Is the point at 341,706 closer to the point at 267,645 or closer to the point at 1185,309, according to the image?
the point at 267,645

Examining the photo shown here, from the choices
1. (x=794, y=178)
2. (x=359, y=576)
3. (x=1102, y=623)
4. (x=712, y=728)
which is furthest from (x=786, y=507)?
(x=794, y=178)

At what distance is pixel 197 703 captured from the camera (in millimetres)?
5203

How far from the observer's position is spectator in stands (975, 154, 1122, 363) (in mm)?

· · ·

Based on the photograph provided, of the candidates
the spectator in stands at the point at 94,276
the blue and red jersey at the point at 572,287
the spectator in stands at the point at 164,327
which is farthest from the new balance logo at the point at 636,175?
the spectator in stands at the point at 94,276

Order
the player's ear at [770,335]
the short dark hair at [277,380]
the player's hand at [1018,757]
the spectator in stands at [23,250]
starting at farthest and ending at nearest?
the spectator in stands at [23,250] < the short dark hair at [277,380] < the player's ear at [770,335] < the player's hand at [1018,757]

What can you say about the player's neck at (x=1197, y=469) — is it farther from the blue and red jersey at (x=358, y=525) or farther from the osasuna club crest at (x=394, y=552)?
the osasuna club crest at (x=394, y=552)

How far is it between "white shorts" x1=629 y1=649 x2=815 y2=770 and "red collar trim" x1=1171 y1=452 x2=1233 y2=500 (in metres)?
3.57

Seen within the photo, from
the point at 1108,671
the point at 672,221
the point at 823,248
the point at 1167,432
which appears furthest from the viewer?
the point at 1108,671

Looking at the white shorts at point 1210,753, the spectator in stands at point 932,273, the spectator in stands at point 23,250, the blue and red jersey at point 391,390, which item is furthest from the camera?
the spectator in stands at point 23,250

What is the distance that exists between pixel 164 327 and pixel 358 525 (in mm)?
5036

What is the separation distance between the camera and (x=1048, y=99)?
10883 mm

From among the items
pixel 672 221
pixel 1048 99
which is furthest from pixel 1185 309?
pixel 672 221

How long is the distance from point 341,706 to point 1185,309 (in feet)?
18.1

· · ·

Exercise requirements =
Pull out every line from the rows above that contains the word "between", and copy each one in full. Case counts, so a match must have the same capitalization.

Exercise answer =
How far is it between "white shorts" x1=629 y1=649 x2=815 y2=770 and "red collar trim" x1=1171 y1=452 x2=1233 y2=500 (in metres)?
What is the distance that exists between pixel 164 327 and pixel 358 525 (in mm)?
What is the separation distance between the camera and (x=1048, y=99)?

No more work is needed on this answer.